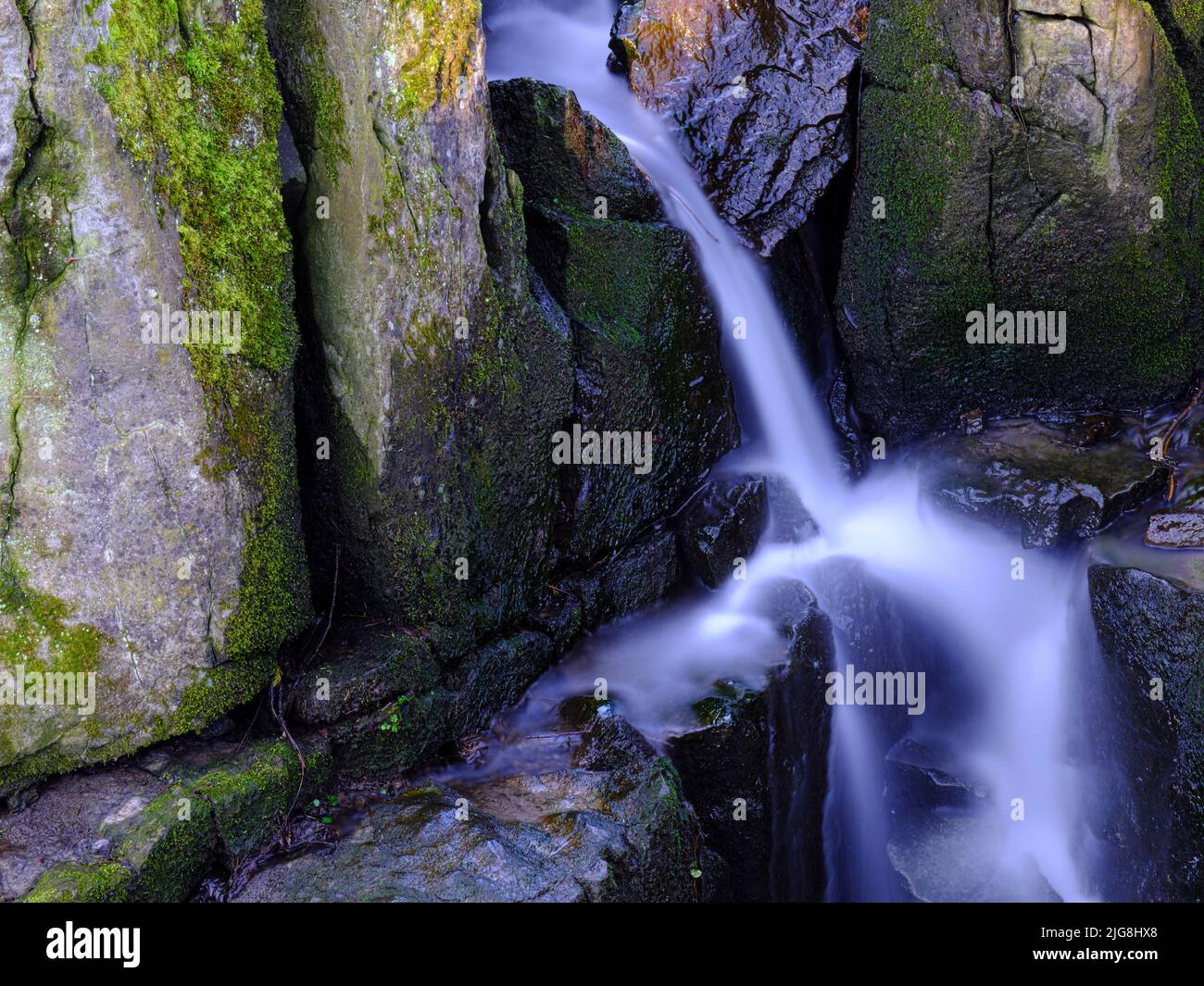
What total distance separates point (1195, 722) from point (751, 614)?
7.61ft

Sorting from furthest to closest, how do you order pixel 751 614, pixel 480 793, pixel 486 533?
pixel 751 614 < pixel 486 533 < pixel 480 793

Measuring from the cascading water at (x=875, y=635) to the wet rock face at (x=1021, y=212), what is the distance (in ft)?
2.40

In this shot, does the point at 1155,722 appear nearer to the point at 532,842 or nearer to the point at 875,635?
the point at 875,635

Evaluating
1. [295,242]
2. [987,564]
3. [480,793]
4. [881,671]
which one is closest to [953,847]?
[881,671]

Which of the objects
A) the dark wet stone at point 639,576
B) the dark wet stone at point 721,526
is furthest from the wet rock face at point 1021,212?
the dark wet stone at point 639,576

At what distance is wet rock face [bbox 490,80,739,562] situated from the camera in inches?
234

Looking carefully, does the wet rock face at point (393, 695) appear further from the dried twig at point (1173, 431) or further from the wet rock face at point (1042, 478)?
the dried twig at point (1173, 431)

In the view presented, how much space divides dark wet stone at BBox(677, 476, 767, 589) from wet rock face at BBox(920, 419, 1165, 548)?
1.27m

+ + + + + + +

What you are asked to do:
Give back the whole listing as it stands, minus its pictures.

The reply:
What total distance separates point (1195, 722) from point (751, 614)?
7.61ft

Sorting from furthest to closest, how do you order pixel 751 614, pixel 480 793, pixel 486 533?
pixel 751 614 < pixel 486 533 < pixel 480 793

Measuring from the cascading water at (x=875, y=635) to the wet rock face at (x=1021, y=212), what is the distance (in ft)?
2.40

In this shot, does the point at 1155,722 appear nearer to the point at 532,842 or nearer to the point at 875,635?
the point at 875,635

Evaluating
1. [295,242]
2. [987,564]
3. [480,793]
4. [881,671]
which one is closest to [953,847]?
[881,671]

Which of the objects
A) the dark wet stone at point 639,576
B) the dark wet stone at point 721,526
is furthest from the wet rock face at point 1021,212?
the dark wet stone at point 639,576

At what distance is wet rock face [bbox 490,80,739,562] situated from the camera in inches?
234

Looking carefully, does the wet rock face at point (393, 695) appear further from the dried twig at point (1173, 431) or further from the wet rock face at point (1042, 478)?
the dried twig at point (1173, 431)

In the view presented, how much space divides dark wet stone at BBox(677, 476, 767, 589) from wet rock face at BBox(920, 419, 1165, 548)?
1.27m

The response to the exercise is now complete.